Here’s everything all sketched out. Once that dried (the paint pen only took about 10 minutes to be fully dry) I moved onto my clock assembly. I had grabbed a clock kit from JoAnn for $6 (you know I used a 50% off coupon, right?) and originally considered painting it, but ended up liking the vintage-y gold finish. It just felt sort of cuckoo-clock-ish to me, I guess.

It’s pretty simple to snap the clock together. You just put the mechanism in the back, slide the spire through the pre-drilled hole, and then slip on the hands and the nuts and bolts they provide in the recommended order.

It probably helps to see the back of the clock too, so here’s how that looks. The black thing with the battery is of course the clock kit, and since that sticks out from the wall, I glued three pieces of scrap wood back there to make it more stable (so it sticks out from the wall the same amount along the top and bottom. Then I added one of those little metal hangers on the top block to hold the whole thing on the wall.
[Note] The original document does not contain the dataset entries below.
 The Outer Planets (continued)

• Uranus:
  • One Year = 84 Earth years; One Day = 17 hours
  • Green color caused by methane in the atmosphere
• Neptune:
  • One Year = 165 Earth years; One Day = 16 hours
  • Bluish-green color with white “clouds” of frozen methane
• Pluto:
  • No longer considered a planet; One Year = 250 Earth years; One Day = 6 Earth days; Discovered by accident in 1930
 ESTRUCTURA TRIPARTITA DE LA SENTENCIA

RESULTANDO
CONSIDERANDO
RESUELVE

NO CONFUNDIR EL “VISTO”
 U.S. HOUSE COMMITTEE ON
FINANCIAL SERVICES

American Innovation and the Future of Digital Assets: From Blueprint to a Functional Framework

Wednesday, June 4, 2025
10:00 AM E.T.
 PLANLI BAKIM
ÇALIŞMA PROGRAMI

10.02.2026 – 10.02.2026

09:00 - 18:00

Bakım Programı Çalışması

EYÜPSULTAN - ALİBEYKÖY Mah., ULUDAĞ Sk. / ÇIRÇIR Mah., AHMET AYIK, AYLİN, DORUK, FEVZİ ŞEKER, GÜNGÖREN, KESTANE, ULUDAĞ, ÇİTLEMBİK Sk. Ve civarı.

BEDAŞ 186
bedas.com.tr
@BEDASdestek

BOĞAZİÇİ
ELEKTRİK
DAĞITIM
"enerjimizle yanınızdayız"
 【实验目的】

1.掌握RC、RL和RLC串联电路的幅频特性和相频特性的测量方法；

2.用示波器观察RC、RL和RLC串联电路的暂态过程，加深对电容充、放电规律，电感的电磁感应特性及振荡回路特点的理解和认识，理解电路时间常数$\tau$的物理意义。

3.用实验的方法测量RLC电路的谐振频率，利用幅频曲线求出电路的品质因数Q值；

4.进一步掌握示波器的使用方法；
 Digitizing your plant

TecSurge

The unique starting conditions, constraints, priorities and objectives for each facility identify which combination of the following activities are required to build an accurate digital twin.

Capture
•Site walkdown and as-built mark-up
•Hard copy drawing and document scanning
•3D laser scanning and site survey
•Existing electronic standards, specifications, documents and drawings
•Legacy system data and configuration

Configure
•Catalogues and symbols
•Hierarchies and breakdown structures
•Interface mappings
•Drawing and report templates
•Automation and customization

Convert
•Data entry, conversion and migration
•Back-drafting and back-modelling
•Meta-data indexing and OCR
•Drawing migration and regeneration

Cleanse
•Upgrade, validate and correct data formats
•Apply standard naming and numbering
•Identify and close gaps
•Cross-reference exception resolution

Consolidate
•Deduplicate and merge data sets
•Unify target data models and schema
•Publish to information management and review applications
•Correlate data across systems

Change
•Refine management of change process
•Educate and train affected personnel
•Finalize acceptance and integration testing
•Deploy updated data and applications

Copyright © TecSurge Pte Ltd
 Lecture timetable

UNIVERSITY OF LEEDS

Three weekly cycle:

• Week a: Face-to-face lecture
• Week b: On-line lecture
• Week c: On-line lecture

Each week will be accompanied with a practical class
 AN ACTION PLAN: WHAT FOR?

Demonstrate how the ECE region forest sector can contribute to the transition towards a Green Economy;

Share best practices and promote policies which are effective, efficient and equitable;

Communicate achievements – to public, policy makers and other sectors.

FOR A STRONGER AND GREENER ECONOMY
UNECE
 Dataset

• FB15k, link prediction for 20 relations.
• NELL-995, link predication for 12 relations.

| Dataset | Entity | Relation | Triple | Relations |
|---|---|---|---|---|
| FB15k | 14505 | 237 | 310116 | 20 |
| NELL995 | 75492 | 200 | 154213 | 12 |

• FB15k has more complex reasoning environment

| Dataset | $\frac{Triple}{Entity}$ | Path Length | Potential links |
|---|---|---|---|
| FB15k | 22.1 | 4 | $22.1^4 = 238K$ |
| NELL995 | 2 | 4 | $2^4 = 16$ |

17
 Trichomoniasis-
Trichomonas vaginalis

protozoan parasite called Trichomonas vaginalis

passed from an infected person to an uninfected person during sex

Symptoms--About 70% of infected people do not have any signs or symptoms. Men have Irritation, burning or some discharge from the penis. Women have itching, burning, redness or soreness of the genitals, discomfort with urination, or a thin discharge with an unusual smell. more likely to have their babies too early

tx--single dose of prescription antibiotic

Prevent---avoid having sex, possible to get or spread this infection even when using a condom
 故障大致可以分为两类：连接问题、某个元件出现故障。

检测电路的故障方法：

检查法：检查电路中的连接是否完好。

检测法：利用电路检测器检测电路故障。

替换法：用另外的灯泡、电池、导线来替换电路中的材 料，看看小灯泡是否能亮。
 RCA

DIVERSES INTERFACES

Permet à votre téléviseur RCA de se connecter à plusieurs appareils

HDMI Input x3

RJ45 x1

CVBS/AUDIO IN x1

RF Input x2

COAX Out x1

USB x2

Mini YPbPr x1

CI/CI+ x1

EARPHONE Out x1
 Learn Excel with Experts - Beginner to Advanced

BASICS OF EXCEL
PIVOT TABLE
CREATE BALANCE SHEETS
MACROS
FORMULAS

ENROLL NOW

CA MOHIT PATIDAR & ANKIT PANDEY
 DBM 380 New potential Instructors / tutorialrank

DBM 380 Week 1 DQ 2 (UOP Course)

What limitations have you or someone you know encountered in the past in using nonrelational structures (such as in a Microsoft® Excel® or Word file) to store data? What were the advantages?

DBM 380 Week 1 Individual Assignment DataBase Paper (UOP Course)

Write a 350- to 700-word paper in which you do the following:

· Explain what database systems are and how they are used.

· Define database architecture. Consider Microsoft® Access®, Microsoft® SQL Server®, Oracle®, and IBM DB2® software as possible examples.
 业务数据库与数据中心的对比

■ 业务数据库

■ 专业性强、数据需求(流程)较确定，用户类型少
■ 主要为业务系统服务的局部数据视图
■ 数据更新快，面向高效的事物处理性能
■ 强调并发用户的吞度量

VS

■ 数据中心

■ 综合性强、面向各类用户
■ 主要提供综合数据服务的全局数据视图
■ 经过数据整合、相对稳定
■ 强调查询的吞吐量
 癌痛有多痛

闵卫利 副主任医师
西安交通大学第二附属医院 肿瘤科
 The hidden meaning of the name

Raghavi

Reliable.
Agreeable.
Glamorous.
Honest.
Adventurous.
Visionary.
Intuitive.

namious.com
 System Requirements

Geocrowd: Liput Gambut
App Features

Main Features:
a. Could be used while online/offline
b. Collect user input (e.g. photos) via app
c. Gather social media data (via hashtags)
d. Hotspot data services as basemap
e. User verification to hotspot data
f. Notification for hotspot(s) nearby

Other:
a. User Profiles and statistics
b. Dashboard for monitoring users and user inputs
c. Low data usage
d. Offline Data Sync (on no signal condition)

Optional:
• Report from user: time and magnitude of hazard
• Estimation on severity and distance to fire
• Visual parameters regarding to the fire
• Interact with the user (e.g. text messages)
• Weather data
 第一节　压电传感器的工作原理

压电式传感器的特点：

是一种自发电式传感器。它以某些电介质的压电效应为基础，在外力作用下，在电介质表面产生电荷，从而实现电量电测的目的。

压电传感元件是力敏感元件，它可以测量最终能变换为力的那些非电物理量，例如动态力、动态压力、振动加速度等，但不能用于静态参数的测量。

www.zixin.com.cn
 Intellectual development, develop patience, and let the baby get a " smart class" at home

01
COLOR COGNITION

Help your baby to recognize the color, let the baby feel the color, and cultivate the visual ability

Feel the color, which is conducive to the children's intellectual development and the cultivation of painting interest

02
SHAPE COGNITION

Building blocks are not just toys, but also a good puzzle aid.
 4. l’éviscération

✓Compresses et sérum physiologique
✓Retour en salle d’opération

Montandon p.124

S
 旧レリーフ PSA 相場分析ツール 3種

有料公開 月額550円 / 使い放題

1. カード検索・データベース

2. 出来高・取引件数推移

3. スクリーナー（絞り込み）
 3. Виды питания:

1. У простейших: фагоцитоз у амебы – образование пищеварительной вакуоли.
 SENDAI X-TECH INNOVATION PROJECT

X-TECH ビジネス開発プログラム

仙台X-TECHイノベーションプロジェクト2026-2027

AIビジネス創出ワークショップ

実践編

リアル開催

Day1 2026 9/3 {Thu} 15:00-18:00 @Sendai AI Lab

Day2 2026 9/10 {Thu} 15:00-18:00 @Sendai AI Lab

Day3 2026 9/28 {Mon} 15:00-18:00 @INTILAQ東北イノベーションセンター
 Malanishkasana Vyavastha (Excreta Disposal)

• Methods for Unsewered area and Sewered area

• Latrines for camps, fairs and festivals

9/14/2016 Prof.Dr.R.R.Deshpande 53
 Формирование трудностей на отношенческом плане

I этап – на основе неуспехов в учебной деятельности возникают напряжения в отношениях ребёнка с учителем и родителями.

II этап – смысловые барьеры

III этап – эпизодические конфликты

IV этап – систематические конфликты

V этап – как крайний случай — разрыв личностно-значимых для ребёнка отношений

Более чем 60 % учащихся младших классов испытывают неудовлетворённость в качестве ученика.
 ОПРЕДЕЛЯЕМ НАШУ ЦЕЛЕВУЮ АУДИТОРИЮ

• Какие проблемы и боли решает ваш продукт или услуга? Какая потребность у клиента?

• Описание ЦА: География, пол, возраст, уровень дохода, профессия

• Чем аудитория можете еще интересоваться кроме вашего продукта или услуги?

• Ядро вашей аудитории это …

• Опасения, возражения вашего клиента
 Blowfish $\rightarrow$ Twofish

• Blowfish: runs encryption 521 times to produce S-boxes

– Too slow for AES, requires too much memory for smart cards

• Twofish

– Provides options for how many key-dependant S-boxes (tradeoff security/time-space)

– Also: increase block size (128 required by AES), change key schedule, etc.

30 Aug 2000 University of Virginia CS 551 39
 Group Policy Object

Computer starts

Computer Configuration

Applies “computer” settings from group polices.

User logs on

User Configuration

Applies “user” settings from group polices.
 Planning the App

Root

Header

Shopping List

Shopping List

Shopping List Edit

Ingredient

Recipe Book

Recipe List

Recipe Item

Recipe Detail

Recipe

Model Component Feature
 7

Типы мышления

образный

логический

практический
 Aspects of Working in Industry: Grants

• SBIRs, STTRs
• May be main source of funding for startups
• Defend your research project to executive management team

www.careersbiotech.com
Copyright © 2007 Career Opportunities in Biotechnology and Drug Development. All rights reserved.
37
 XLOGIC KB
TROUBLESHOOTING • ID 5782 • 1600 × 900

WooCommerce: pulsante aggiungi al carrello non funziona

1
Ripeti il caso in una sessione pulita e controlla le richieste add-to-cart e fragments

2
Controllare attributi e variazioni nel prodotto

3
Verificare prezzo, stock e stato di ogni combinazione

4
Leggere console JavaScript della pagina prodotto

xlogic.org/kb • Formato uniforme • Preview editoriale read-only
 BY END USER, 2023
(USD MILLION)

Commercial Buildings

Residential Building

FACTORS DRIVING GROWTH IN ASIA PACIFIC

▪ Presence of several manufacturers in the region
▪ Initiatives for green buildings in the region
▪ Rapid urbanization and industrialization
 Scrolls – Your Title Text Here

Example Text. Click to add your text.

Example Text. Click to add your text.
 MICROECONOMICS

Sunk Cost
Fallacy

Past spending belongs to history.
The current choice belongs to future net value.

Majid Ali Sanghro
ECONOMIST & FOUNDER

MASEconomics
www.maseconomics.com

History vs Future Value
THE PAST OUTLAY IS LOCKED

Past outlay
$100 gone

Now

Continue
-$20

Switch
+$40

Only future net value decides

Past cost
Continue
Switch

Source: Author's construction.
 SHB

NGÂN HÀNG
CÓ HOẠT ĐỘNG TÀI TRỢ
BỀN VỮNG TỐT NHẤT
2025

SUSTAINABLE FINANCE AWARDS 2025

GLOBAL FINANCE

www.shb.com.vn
I also drilled a little hole in the base of the shelf and inserted a 4″ piece of trim leftover from the roof with a larger disk of wood, which I painted blue like the clock. It doesn’t swing back and forth, but I love that it adds to the quaint cuckoo clock feeling.

Overall, it probably took me two hours to shop for it, cut, glue, drill, paint, sketch on it, and add the clock. And my total cost was under $15 ($6 for the clock kit, $3 for the wood backing, and $5.90 for the accessories like the roof pieces, the round disks of wood, and the picket fence.

I think it ended up being another one of those crafty projects (like this one and this one) that could make a really cute holiday gift. Even if you just go simple and paint the clock white with gold or silver paint pen details. Without the extra shelves and the fence it could even be an under $10 project.

The best part of all is that Clara is SO INTO HER CLOCK. It’s adorable. I knew when I added the shelf along the bottom and the smaller shelf along the top that she’d get a kick out of seeing various little animals and dragons and fairies on those ledges (you’ve seen her playing with her pretty extensive collection of those here). We didn’t want to hang the clock too low since it’s somewhat delicate and the clock hands can easily get poked into the wrong “time” – so now our ritual is that every night before bed she tells us who she wants on the top shelf (like “Burger Statue!”) and who she wants on the bottom shelf (“Red Rooster and Kitty!”) and we put them up there for her and tuck her in.

Have you guys ever made a clock with one of those kits? Honestly the hardest part was probably drilling a big enough hole to slide the spire though, but that wasn’t even that hard (I just used a few different drill bits, gradually getting bigger, until the hole was the right size).